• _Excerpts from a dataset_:
□ □ □ □ □

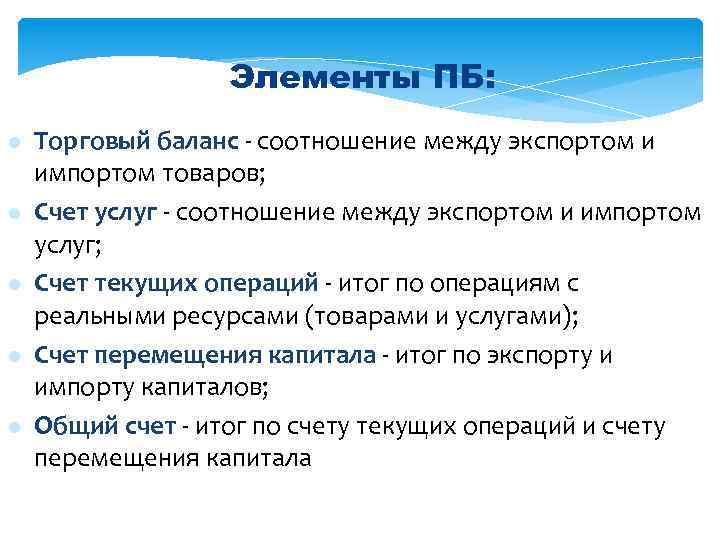 Элементы ПБ:

Торговый баланс - соотношение между экспортом и импортом товаров;

Счет услуг - соотношение между экспортом и импортом услуг;

Счет текущих операций - итог по операциям с реальными ресурсами (товарами и услугами);

Счет перемещения капитала - итог по экспорту и импорту капиталов;

Общий счет - итог по счету текущих операций и счету перемещения капитала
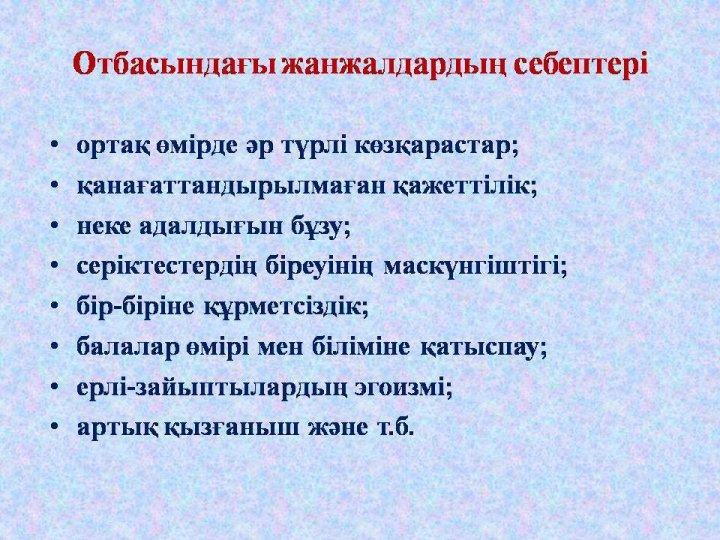 Отбасындағы жанжалдардың себептері

• ортақ өмірде әр түрлі көзқарастар;
• қанағаттандырылмаған қажеттілік;
• неке адалдығын бұзу;
• серіктестердің біреуінің маскүнгіштігі;
• бір-біріне құрметсіздік;
• балалар өмірі мен біліміне қатыспау;
• ерлі-зайыптылардың эгоизмі;
• артық қызғаныш және т.б.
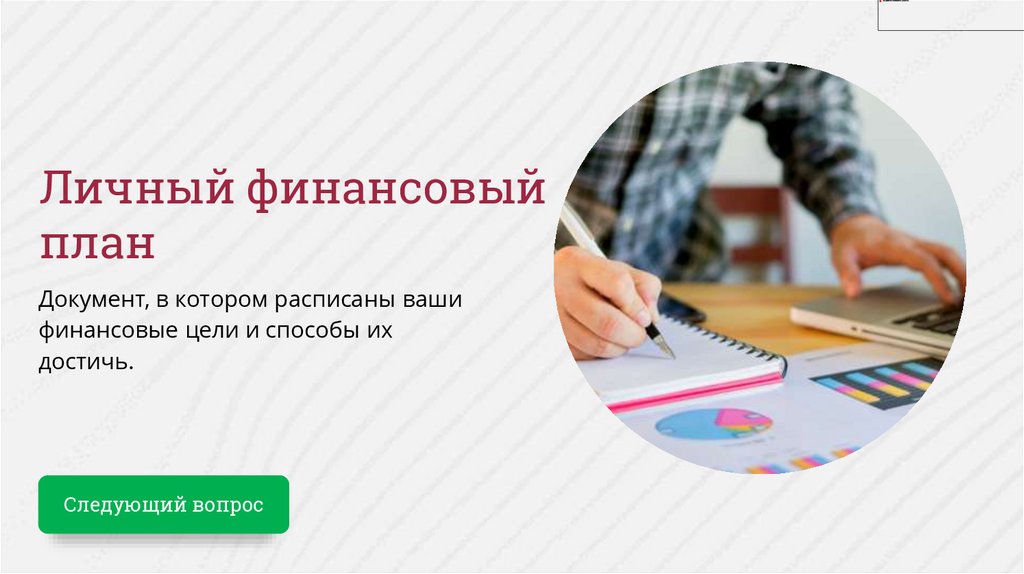 Личный финансовый план

Документ, в котором расписаны ваши финансовые цели и способы их достичь.

Следующий вопрос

□ □ □ □ □

• _ASSIGNMENT_: Copy the records above from the first line through the line containing "Общий счет - итог", both included, and leave out any pictures.

• _RESPONSE FOR THIS EXERCISE_:
 Элементы ПБ:

Торговый баланс - соотношение между экспортом и импортом товаров;

Счет услуг - соотношение между экспортом и импортом услуг;

Счет текущих операций - итог по операциям с реальными ресурсами (товарами и услугами);

Счет перемещения капитала - итог по экспорту и импорту капиталов;

Общий счет - итог по счету текущих операций и счету перемещения капитала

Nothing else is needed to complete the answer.